1) "I really can’t explain it. Any theories?"
AND
"I’ll concede that I share a popular (secular?) defensiveness against “religious” speech. I often feel as if overtly “religious” speakers are trying to sell me something without being entirely candid about it."

I don't know if that IS the answer or just a confirmation of your particular sense?

It could be that *only* "overly" religious speakers induce this feeling. I admit to the same *impatience.*
could it be that we, of a certain generation were raised to feel "hip", "with it" and / or more rational than the religious. I find this to be even more pronounced in my young relatives.

But how about religious speakers, let us say the non-evangelistic types. Do you, as I feel comfortable in hearing them. Indeed, I admit to a certain admiration for any who maintain the possibility of hope and, yes, Christian charity as a mode of civic association.

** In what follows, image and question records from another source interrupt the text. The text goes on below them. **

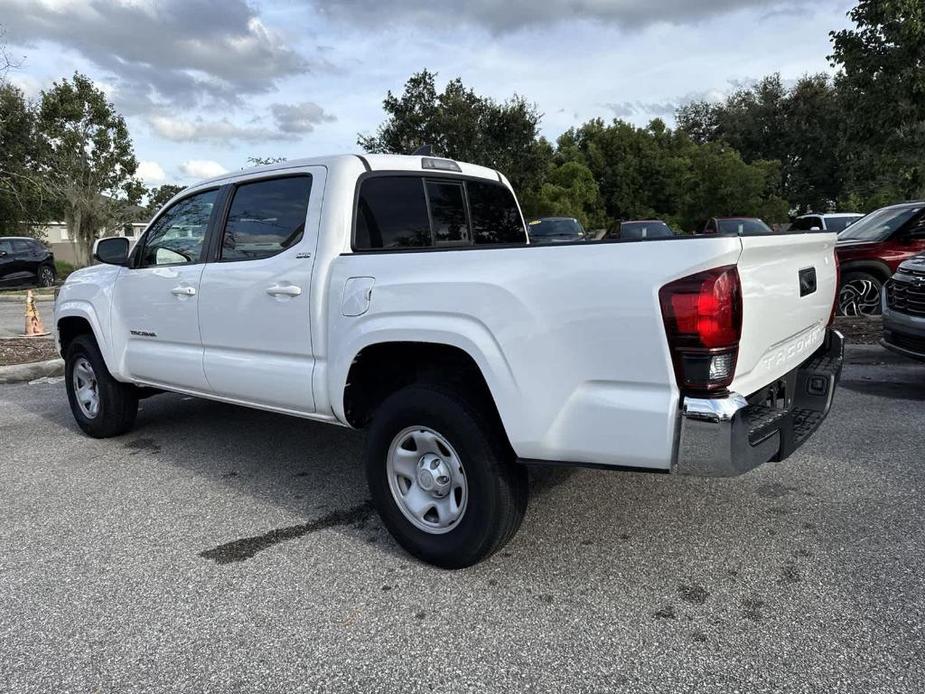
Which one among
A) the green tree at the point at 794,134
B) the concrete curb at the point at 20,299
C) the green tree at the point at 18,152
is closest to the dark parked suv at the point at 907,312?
the concrete curb at the point at 20,299

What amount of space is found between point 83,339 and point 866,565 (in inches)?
211

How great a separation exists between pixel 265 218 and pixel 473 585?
2331 mm

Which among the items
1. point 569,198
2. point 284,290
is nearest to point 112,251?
point 284,290

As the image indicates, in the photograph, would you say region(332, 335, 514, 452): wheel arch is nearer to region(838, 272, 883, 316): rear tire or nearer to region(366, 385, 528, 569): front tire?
region(366, 385, 528, 569): front tire

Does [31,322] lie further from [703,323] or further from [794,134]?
[794,134]

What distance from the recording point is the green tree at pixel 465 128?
27750 millimetres

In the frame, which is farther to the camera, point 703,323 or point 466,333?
point 466,333

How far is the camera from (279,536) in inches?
143

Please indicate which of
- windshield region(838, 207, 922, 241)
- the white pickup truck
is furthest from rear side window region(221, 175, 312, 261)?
windshield region(838, 207, 922, 241)

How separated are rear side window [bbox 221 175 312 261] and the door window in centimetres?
76

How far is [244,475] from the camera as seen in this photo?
459 centimetres

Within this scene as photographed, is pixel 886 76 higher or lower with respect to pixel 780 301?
higher

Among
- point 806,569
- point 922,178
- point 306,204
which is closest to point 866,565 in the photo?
point 806,569

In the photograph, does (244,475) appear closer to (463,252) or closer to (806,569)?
(463,252)
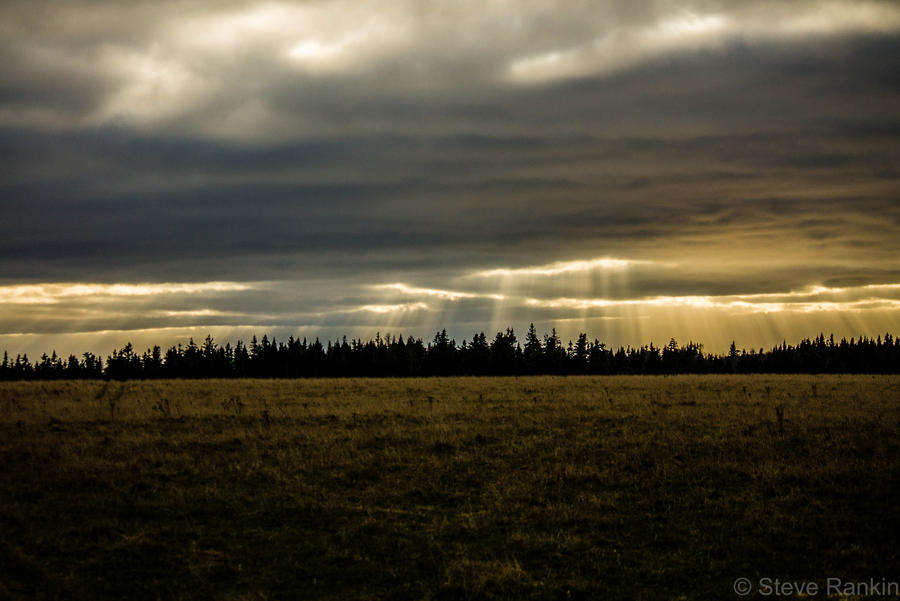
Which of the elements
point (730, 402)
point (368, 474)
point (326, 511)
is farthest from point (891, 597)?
point (730, 402)

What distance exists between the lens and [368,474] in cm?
1827

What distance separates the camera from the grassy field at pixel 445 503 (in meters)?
11.6

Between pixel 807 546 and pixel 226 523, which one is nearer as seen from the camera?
pixel 807 546

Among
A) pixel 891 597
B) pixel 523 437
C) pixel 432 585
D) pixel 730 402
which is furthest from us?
pixel 730 402

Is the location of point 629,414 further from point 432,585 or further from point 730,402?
point 432,585

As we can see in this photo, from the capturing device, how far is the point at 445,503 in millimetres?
15945

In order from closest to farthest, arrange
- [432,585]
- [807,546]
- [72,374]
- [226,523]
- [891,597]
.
Answer: [891,597]
[432,585]
[807,546]
[226,523]
[72,374]

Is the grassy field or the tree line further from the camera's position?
the tree line

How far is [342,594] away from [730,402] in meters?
25.6

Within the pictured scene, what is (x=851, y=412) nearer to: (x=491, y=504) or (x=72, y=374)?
(x=491, y=504)

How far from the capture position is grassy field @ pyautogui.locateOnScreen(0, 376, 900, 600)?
11586 millimetres

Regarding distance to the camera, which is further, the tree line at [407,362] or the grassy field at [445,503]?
the tree line at [407,362]

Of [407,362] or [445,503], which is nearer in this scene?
[445,503]

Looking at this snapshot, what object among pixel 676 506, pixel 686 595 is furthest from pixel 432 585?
pixel 676 506
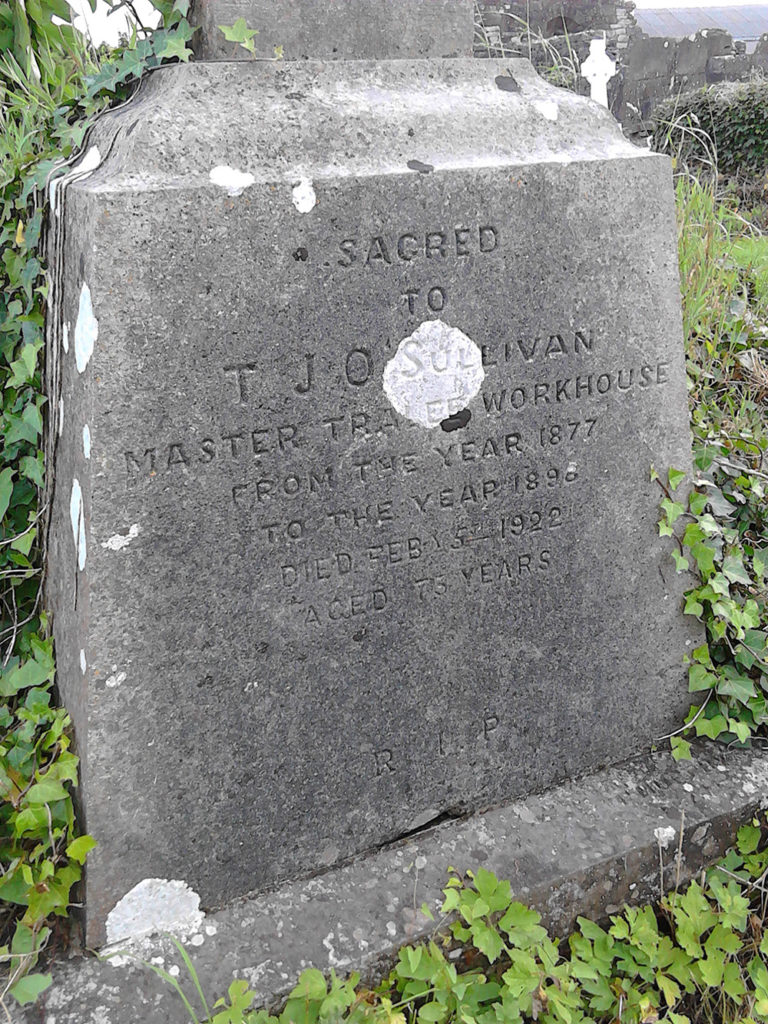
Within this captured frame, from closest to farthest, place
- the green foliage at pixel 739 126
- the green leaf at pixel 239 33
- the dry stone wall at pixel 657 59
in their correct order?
the green leaf at pixel 239 33 < the green foliage at pixel 739 126 < the dry stone wall at pixel 657 59

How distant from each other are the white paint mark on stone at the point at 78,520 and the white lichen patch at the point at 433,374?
566mm

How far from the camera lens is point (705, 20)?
35.9 meters

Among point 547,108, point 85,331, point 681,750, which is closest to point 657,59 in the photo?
point 547,108

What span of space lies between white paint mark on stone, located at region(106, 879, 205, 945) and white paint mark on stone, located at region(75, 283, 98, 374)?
92cm

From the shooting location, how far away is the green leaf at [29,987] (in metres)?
1.34

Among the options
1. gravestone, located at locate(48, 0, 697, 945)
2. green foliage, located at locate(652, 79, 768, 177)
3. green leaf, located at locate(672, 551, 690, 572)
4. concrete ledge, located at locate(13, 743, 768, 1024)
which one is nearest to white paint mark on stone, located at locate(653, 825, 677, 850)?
concrete ledge, located at locate(13, 743, 768, 1024)

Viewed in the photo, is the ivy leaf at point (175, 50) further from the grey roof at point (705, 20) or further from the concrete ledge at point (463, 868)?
the grey roof at point (705, 20)

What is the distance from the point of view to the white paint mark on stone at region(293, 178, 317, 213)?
4.58 feet

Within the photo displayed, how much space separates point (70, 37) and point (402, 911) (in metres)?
2.67

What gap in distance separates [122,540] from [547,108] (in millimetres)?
1173

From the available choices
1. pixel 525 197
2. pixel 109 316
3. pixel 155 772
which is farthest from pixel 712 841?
pixel 109 316

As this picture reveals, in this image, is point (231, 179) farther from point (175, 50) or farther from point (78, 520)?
point (78, 520)

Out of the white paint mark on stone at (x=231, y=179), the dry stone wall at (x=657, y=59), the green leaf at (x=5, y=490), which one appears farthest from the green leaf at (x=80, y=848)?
the dry stone wall at (x=657, y=59)

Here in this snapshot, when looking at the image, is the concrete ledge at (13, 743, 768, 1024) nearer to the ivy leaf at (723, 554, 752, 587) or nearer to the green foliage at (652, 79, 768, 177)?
the ivy leaf at (723, 554, 752, 587)
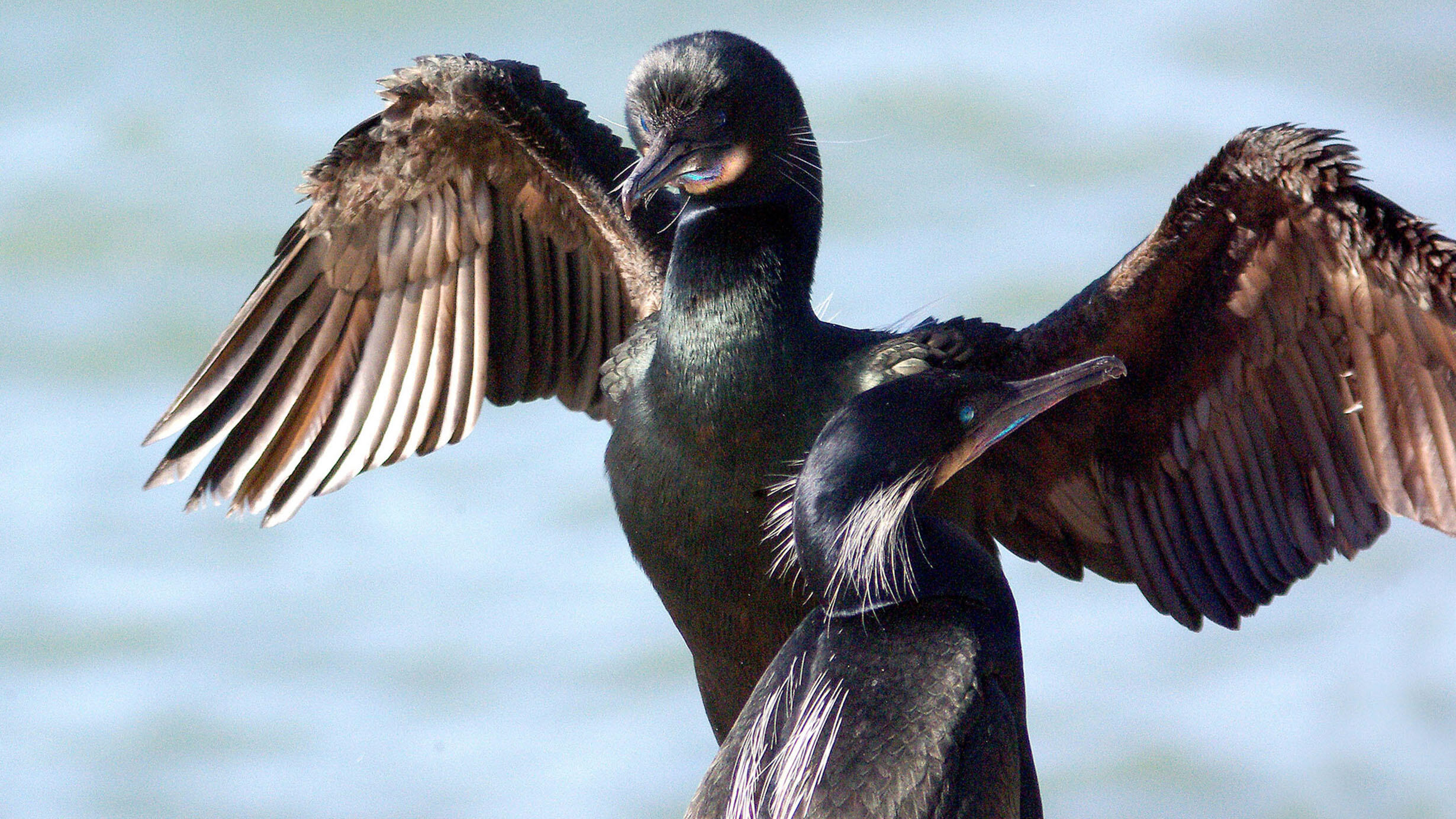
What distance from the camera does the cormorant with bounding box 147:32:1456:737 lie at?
561 cm

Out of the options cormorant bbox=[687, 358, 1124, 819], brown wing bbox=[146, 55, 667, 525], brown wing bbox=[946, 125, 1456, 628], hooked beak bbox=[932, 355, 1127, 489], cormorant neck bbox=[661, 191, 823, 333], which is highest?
brown wing bbox=[146, 55, 667, 525]

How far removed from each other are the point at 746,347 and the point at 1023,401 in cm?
89

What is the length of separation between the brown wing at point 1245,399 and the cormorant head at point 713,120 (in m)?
0.92

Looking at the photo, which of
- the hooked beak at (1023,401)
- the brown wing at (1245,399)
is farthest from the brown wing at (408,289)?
the hooked beak at (1023,401)

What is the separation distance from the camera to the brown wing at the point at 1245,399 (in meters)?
5.55

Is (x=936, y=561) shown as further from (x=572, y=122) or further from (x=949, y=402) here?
(x=572, y=122)

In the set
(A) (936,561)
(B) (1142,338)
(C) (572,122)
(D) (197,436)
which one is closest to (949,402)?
(A) (936,561)

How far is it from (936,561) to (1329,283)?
5.25 feet

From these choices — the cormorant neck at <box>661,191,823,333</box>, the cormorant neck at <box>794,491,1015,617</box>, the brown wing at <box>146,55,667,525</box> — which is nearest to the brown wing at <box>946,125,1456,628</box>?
the cormorant neck at <box>661,191,823,333</box>

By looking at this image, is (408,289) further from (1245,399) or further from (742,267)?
(1245,399)

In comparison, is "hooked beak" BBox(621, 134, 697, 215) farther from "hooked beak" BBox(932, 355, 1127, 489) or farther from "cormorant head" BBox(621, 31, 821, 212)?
"hooked beak" BBox(932, 355, 1127, 489)

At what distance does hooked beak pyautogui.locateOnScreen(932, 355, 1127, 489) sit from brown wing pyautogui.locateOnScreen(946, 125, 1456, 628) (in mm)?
831

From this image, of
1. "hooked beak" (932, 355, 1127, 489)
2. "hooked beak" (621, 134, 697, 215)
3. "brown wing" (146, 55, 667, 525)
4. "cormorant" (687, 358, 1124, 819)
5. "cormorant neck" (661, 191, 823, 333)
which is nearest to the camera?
"cormorant" (687, 358, 1124, 819)

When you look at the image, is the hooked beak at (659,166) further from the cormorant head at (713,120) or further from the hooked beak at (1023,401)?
the hooked beak at (1023,401)
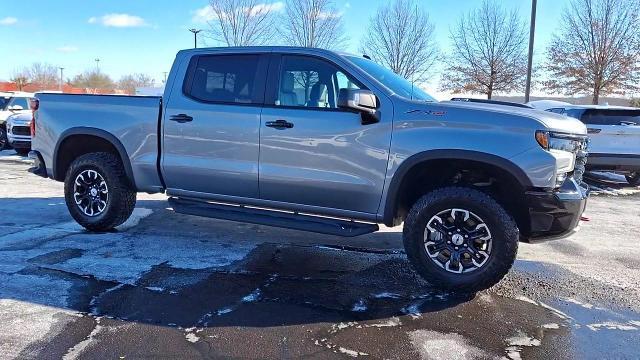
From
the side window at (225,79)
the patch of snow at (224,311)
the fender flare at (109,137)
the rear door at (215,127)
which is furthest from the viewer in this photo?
the fender flare at (109,137)

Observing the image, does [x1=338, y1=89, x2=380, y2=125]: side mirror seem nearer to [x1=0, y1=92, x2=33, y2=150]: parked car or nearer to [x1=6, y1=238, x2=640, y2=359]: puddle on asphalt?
[x1=6, y1=238, x2=640, y2=359]: puddle on asphalt

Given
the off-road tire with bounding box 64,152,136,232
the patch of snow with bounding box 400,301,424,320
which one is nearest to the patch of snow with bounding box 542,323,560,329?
the patch of snow with bounding box 400,301,424,320

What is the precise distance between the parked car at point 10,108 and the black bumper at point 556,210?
51.5 ft

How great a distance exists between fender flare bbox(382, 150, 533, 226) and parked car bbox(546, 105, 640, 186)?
7.44 meters

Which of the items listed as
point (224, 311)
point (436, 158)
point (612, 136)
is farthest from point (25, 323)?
point (612, 136)

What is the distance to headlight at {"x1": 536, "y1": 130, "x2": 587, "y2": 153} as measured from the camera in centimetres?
422

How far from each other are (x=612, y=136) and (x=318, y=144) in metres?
8.27

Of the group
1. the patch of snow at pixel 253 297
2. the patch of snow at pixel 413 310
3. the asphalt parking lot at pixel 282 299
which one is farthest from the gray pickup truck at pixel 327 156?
the patch of snow at pixel 253 297

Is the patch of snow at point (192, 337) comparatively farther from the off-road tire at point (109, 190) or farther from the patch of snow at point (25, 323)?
the off-road tire at point (109, 190)

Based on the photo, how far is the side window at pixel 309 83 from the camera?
5.08 m

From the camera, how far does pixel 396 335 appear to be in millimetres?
3721

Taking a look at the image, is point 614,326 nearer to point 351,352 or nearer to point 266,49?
point 351,352

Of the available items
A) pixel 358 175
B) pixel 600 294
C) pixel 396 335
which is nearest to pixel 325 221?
pixel 358 175

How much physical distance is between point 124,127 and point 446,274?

2) "Again, I favor judging policies based on their bona fide governmental purposes, regardless of their “religious” content, and caution against an undue reliance on the secular/religious dichotomy."

Again, I refer back to my dichotomy between a civic good and a public good. Let us assume science is a civic good and may be taught and practiced by the citizenry. There are then few "attachments' to this civic good, other than the clear one that we don't have any old busy Beaver conducting it. When, however, we transform it into a *public* good, a la The Education system, do we not introduce all manner of obligations, appendages, strictures, etc? In so doing, we inevitably raise the specter of unending conflict between various epistemologies and methodologies. Would we be better off, reconverting this good into a *civic* good. Placing our fates, both religious, social and cultural in the hands of jurists who must determine whether GOVERNMENT has a "rational" objective and / or proper means to intervene is somewhat risky. I would rather live with the occasional knucklehead Bill Nye, The Science Guy than to have a faceless governmental agency dictate what can and cannot be taught. Hey, I'll go all Mao on you here: "let a thousand flowers bloom"!

3) I suspect that the feeling to which you admit, "popular (secular?) defensiveness" is shared by far too many of our fellow citizens. A consequence of that is the diminishment of certain other approaches to evolution than Darwinism, or Neo-Darwinism - a theory by the way with a host of explanatory problems, not the least of which is it's inability to explain (away?) the Cambrian Explosion. Many of the ID writers are quite renowned in their fields; it is a shame that this "defensiveness" would cause their views and, yes, their science to be dismissed.

If you want a fun book on the topic - just something to get the old cranial cells working, try a book called Darwins Black Box: http://www.amazon.com/Darwins-Black-Box-Biochemical-Challenge/dp/0743290313

Hey, bro, I ain't trying to persuade - just thought your solid mind would appreciate it.

take care and now back to laying sod!